Selecting similar days plays an important role in improving the accuracy of load forecasting. The biggest feature of short-term load forecasting is that it has periodicity. When the external factors of the two different days have similar effects on the short-term load, the changes of the load curve for the two days are similar. Dash S K and Patel D (2016) analyzed the effect of objective factors such as time, temperature and daily type on load size reasonably based on the principle of “near large and far small” and “periodicity” of load. The prediction model of the load correction algorithm based on the similar day theory is constructed and improved. Smolen J, Landewé R B, and Mease P (2013) proposed the linear extrapolation method can obtain the trend of future load changes based on the characteristics of the load cycle change. The similar day method is combined with the linear extrapolation method to form a short-term load forecasting algorithm based on the similar linear extrapolation theory. This algorithm can estimate the future load change trend, but the accuracy of load forecast is easily affected by the drastic changes of external factors.

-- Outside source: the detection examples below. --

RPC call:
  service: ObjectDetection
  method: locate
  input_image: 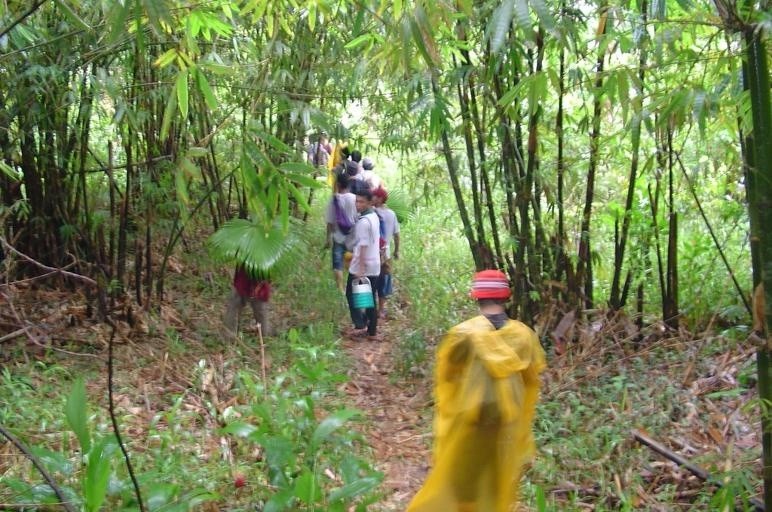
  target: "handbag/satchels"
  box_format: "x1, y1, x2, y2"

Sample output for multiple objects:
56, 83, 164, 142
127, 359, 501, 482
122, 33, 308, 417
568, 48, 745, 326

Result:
380, 236, 390, 264
335, 208, 354, 235
383, 257, 393, 274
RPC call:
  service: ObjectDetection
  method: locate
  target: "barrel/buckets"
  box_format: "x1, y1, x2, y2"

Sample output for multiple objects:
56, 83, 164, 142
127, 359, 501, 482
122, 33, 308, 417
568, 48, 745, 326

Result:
350, 276, 375, 310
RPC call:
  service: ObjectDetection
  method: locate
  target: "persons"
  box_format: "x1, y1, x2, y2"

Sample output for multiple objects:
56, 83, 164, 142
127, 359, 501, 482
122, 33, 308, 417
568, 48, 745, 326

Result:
223, 255, 271, 338
405, 268, 547, 510
306, 130, 404, 341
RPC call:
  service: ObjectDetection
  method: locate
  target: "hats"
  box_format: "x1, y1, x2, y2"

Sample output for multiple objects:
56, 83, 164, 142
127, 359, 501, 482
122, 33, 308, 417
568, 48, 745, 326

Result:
367, 185, 387, 200
340, 147, 351, 155
470, 269, 511, 299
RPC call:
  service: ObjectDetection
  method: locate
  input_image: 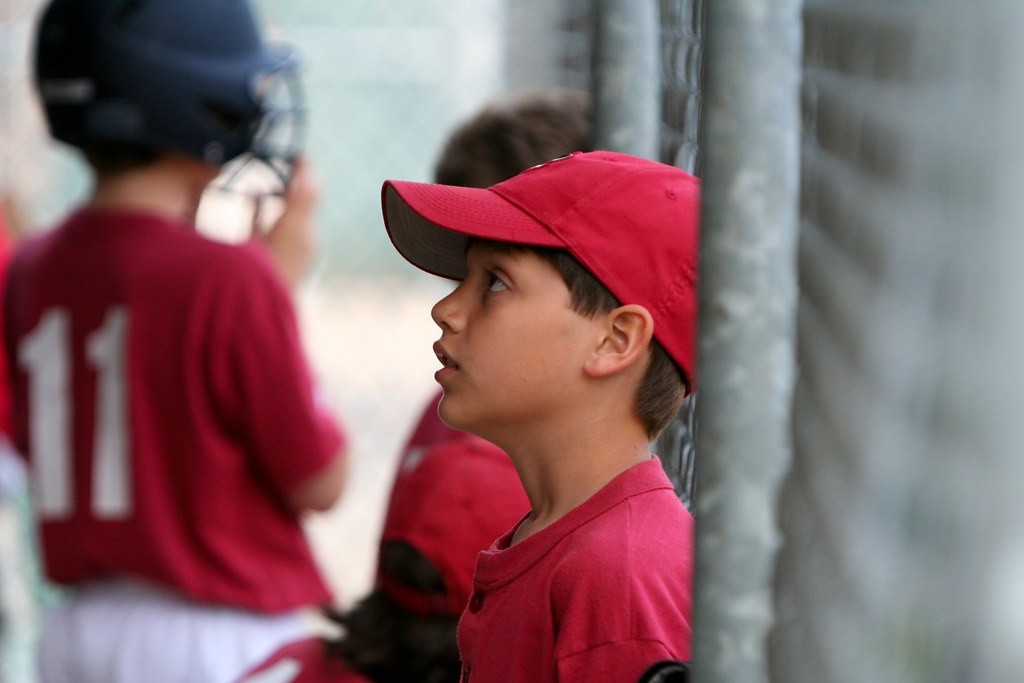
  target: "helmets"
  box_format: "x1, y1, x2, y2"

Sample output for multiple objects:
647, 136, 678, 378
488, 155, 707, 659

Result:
36, 0, 265, 161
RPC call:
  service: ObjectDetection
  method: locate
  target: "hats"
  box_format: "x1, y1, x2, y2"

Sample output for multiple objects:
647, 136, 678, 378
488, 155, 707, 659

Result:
380, 150, 702, 397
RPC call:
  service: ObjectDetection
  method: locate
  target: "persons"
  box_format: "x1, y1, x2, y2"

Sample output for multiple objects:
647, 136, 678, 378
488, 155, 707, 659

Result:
372, 103, 591, 614
0, 1, 353, 683
381, 148, 702, 683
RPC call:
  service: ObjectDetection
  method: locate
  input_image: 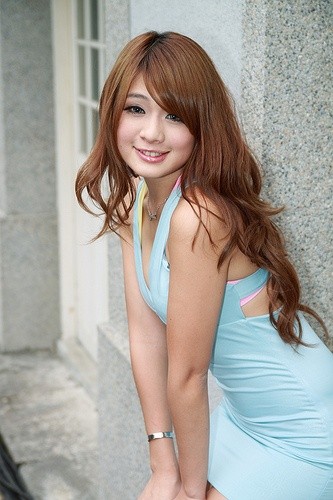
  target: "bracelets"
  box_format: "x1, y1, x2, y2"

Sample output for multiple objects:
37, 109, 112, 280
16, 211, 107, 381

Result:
145, 432, 174, 442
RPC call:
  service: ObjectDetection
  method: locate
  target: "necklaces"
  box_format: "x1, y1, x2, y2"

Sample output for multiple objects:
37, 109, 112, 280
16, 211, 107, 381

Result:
145, 189, 170, 222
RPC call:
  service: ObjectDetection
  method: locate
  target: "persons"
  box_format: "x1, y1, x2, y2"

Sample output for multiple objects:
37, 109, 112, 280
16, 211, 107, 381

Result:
73, 31, 333, 500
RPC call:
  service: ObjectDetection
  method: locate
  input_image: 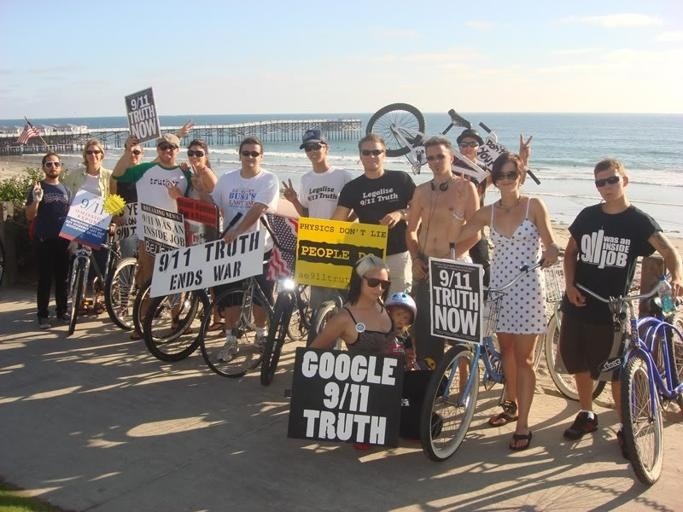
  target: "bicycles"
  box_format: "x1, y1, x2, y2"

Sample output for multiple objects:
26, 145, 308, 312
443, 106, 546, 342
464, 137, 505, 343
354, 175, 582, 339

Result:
362, 101, 541, 194
107, 215, 314, 379
530, 249, 609, 405
570, 267, 682, 488
63, 204, 136, 336
421, 245, 561, 462
259, 229, 345, 388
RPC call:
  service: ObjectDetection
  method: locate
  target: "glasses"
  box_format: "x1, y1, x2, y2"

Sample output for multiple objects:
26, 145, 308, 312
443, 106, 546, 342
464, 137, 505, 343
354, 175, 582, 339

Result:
460, 141, 477, 147
361, 150, 383, 155
241, 151, 261, 157
86, 150, 100, 154
187, 150, 203, 157
45, 161, 60, 168
305, 143, 321, 151
133, 150, 140, 155
362, 275, 390, 288
494, 171, 517, 180
159, 144, 175, 149
427, 155, 444, 160
594, 176, 618, 187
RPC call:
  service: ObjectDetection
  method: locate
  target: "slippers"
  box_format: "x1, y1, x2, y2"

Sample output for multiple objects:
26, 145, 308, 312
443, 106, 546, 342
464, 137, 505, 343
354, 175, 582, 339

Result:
509, 431, 531, 450
488, 413, 518, 427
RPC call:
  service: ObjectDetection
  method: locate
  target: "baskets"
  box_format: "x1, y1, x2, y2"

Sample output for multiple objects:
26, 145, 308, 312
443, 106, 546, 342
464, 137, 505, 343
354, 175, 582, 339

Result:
483, 291, 505, 338
541, 265, 566, 303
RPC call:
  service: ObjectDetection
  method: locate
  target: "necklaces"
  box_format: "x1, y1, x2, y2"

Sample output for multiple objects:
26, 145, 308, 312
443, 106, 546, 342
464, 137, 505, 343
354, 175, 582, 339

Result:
496, 195, 521, 214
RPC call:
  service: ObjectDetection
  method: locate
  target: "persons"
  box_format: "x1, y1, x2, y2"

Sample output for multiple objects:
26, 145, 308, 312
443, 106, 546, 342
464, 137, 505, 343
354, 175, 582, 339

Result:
25, 153, 71, 329
309, 253, 416, 368
406, 137, 482, 407
165, 138, 223, 331
63, 140, 113, 315
448, 153, 559, 450
329, 134, 419, 297
188, 136, 279, 363
109, 132, 193, 339
283, 129, 354, 314
116, 121, 193, 315
383, 290, 417, 370
450, 129, 533, 304
559, 160, 683, 459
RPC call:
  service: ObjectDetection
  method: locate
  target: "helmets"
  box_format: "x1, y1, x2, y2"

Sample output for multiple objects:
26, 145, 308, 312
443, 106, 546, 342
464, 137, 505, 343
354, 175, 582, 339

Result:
383, 292, 416, 323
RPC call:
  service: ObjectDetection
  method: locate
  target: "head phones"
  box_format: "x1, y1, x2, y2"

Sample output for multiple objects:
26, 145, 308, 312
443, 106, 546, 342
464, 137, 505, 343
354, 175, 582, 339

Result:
430, 174, 455, 191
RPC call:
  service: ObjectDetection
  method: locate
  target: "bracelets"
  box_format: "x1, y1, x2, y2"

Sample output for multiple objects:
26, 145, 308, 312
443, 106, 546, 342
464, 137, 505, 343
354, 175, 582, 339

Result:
411, 254, 419, 260
400, 209, 407, 217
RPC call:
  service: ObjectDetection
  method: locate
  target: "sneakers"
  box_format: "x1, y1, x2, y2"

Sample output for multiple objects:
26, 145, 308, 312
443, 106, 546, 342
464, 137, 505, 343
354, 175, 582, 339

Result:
254, 334, 277, 353
616, 427, 630, 460
38, 317, 51, 329
216, 341, 239, 362
564, 412, 597, 439
58, 312, 71, 323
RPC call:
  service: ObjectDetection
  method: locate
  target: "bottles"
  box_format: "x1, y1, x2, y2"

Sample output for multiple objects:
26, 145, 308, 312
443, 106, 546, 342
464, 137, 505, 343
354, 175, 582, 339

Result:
657, 274, 674, 313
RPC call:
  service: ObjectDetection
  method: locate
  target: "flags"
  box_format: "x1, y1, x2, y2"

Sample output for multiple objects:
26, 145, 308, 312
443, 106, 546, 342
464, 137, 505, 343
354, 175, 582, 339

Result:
14, 122, 40, 145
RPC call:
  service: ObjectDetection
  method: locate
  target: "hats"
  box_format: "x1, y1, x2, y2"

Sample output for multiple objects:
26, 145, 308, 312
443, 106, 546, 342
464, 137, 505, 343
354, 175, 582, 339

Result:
157, 133, 180, 148
456, 129, 483, 146
299, 129, 327, 149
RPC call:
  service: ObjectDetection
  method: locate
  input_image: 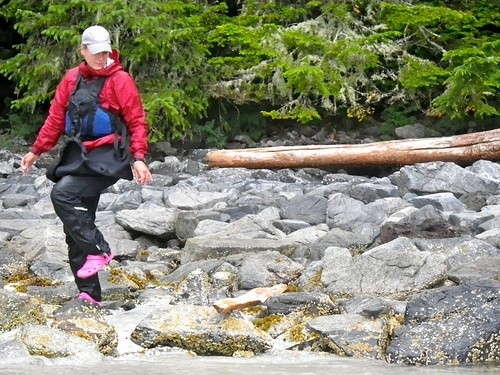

Selakov A, Cvijetinović D, and Milović L (2014) a hybrid model of short-term power load forecasting based on particle swarm optimization (PSO) and support vector machine (SVM). The effect of predicting the load over a significant period of temperature change is better. Tharwat A, Hassanien A E, Elnaghi B E (2017) and Liu Y, Wen K, Gao Q, et al (2018) proposed that Support vector machine is a machine learning algorithm based on structural risk, which has better generalization performance and prediction accuracy. Compared with support vector machines, fuzzy support vector machines is proposed by Zarbakhsh P, Demirel H (2017) and Lakshmi G, Panicker J R, Meera M (2017) that can use different learning intensities for different training samples. Therefore, the fuzzy support vector machine is used for load forecasting, which is more in line with the reality.